Before we can separate them, let's understand what mixed audio looks like. Animation 1 shows how two different audio signals become a single signal when recorded using a single microphone.

0:00
/
Animation 1.

As you can see, the resulting signal is tricky to understand because it contains information from both sources and the data is very complex. What comes to our help is the Short Time Fourier Transform (STFT), which allows us to extract time-frequency domain data from the mixed signal. This representation is called Spectrogram. This data provides a clearer picture of what the mixed audio looks like.

Image 1. Spectrogram of mixed audio.
Image 2. Spectrogram of the drums and bass guitar track 
Image 3. Spectrogram of the violin track.

As we can see from the spectrogram images above, the mixed audio spectrogram contains data from both sources. However, it is evident that the spectrogram exhibits different patterns and structures for each source. This difference in patterns is what makes audio source separation possible using Spectrograms. Now the goal is to find the Spectrogram of the drums and bass guitar track and the violin track having the mixed audio Spectrogram.

The Basic Idea Behind NMF.

NMF, or Non-Negative Matrix Factorization, is a mathematical technique used to decompose a given matrix into two non-negative matrices. The basic idea behind NMF is to find a low-rank approximation of the original matrix by representing it as the product of these non-negative matrices. NMF has been widely used in various fields, including image processing, text mining, and audio source separation. In the context of audio source separation, NMF allows us to separate mixed audio signals into their individual components, enabling us to extract specific sound sources from a mixture. It has proven to be a powerful tool for music production, speech recognition, speech enhancement and audio analysis tasks.

Let's consider a matrix V of size m x n, where m represents the number of rows and n represents the number of columns. NMF aims to find two non-negative matrices W (of size m x r) and H (of size r x n), where r is the desired number of components, such that their product approximates the original matrix V.

Image 4. Illustration of Matrix Factorization

V ≈ WH

In the given example, let's focus on image 4. As shown in the image, the matrix W is approximated by multiplying two matrices: W and H. What's interesting is that the number of columns in W (6 in this case) corresponds to the number of columns in our spectrogram. In this specific scenario, matrix W is decomposed into a matrix with 4 rows and 2 columns. These 2 columns can be thought of as features, which represent certain characteristics or patterns in the audio sources. On the other hand, matrix H has 2 rows and 6 columns, which can be seen as activations or coefficients indicating how strongly each feature is present at each time point or frequency bin. The non-negativity constraint ensures that both W and H consist only of non-negative values, which makes the resulting components additive and meaningful in audio applications.

Given material:
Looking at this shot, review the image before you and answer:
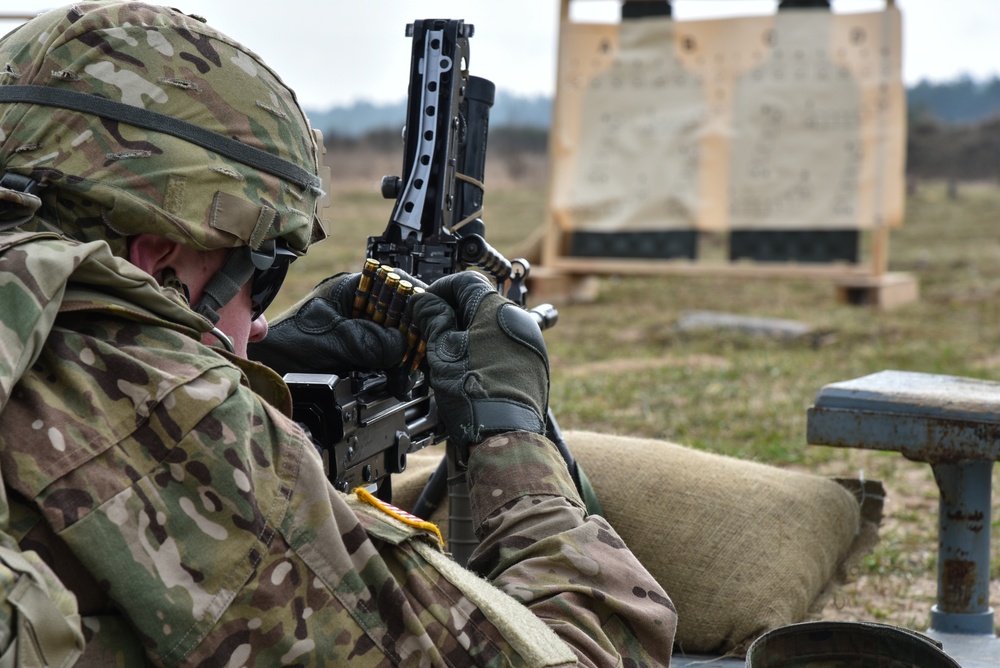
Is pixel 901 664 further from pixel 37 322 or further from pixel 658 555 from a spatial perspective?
pixel 37 322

Goal: In the text about separating mixed audio, what is the time-frequency representation from the Short Time Fourier Transform called?

Result: A spectrogram.